Mi marido bajó aún más la voz. “Solo tenemos que demostrar que estamos preparados. El médico ya ha aceptado discutir opciones.”
¿Opciones?
Mi pulso volvió a acelerarse.
Arthur y Chloe no estaban simplemente esperando a que muriera.
Intentaban que sucediera.
Entonces la puerta se abrió de nuevo. Estos pasos sonaban diferentes.
“Ah, Dr. Anderson, justo un tiempo”, dijo mi marido con suavidad. “Hay algo que queríamos hablar contigo. Recibimos documentos de otro especialista recomendando suspender la atención intensiva debido a la ‘baja probabilidad de recuperación’. Deberías echar un vistazo.”
El papel crujió.
Luego un suspiro suave.
“Lo entiendo”, dijo el Dr. Anderson con cuidado. “Bueno, veo que no quieres seguir usando recursos en un caso que probablemente no mejore, pero por el bien del niño, quizás deberíamos retrasar cualquier decisión importante hasta mañana por la tarde”.
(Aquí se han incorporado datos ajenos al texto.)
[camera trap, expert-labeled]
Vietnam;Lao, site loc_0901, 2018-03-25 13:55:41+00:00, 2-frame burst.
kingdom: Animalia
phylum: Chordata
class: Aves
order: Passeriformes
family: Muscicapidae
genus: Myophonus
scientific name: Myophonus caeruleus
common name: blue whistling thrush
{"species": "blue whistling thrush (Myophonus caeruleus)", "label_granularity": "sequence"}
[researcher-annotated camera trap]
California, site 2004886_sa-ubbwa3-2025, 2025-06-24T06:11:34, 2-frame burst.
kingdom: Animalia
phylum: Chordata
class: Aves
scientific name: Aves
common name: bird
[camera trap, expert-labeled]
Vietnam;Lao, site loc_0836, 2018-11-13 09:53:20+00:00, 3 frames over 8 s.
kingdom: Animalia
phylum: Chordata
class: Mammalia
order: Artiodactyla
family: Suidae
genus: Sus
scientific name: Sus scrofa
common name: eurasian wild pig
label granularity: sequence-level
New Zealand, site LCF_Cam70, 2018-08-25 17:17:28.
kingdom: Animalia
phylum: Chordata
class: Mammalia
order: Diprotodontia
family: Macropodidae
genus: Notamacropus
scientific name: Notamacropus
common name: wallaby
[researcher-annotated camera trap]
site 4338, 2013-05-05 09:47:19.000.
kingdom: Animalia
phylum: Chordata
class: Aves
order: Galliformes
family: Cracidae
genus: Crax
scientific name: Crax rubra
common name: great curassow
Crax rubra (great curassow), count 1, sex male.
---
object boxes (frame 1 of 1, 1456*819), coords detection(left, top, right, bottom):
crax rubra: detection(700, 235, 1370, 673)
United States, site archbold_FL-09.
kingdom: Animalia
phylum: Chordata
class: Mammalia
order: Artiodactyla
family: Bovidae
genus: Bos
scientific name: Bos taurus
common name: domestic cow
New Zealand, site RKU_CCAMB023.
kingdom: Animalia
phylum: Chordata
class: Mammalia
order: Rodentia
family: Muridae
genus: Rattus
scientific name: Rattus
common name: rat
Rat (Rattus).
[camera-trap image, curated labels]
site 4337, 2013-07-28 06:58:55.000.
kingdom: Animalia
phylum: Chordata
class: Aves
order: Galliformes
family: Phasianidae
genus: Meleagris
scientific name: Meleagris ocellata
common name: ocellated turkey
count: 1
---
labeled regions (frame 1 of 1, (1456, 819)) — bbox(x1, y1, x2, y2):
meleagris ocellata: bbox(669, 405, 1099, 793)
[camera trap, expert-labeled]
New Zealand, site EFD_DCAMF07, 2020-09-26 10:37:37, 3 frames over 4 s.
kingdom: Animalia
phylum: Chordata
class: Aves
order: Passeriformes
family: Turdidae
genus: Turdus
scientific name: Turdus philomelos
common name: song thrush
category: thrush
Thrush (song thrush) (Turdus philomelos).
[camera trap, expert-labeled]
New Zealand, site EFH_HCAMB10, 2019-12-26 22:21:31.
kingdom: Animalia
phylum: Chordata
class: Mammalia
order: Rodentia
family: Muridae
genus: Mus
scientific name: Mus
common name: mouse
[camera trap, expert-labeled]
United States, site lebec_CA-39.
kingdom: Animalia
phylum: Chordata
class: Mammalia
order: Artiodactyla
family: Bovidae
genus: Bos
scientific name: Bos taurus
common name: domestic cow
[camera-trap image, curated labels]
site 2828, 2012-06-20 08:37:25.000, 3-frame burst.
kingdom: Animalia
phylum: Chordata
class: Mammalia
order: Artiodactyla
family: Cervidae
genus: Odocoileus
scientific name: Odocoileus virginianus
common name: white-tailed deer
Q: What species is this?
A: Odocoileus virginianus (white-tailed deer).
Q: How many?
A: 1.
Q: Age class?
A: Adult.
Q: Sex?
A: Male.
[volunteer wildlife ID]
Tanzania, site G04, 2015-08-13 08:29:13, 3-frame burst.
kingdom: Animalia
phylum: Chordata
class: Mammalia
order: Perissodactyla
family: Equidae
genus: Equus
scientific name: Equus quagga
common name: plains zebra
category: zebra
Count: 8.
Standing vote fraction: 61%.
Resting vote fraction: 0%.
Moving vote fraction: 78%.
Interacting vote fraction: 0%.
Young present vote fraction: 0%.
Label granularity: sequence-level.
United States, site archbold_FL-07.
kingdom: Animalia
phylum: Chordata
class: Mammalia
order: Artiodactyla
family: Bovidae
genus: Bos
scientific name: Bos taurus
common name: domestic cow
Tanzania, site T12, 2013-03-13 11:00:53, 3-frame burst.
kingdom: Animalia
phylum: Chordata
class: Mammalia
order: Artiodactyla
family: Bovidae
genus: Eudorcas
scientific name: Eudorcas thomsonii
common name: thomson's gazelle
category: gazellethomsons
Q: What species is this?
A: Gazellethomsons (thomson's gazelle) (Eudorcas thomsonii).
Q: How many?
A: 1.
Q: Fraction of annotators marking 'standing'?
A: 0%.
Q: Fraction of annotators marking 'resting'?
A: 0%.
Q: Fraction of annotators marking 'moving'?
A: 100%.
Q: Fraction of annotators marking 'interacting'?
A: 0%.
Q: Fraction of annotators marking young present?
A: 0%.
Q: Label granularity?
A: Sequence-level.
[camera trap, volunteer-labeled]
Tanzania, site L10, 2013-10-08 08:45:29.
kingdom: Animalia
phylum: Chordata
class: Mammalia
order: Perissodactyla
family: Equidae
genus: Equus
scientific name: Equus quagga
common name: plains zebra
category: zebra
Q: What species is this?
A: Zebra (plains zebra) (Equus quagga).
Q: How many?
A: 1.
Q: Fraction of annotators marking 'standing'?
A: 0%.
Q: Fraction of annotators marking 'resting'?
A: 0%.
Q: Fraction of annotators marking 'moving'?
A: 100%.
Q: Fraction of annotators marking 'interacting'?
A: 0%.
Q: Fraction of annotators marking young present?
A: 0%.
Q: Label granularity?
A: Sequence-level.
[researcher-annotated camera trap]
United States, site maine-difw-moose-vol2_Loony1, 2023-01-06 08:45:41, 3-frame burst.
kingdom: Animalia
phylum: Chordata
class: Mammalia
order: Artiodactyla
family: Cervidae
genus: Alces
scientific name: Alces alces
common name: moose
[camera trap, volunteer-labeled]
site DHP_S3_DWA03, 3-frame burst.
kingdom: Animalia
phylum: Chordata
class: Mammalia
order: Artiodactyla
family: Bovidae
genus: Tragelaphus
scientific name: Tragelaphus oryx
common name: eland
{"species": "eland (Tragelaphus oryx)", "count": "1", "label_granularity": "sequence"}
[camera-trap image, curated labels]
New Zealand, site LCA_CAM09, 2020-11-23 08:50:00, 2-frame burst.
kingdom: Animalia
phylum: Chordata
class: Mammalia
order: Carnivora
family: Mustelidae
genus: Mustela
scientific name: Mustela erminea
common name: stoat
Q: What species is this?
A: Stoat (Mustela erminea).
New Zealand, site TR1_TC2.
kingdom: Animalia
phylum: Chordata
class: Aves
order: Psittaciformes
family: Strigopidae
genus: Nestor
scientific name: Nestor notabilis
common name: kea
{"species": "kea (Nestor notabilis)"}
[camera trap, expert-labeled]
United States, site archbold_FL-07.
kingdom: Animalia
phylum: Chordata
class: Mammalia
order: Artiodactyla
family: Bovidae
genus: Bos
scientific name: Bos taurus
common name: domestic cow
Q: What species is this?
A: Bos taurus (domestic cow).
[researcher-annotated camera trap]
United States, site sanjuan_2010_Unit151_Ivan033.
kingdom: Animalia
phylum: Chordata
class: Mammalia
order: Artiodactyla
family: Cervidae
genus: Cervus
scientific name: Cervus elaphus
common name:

Arthur hizo ese sonido familiar que siempre hacía cuando estaba irritado, un breve suspiro por la nariz. Pero su voz permaneció tranquila.
“Por supuesto, doctor. Quiero decir, quizás ocurra un milagro y despierte a tiempo. Esa sería la bendición que todos esperamos.”
Sonaba creíble si no lo conocías realmente.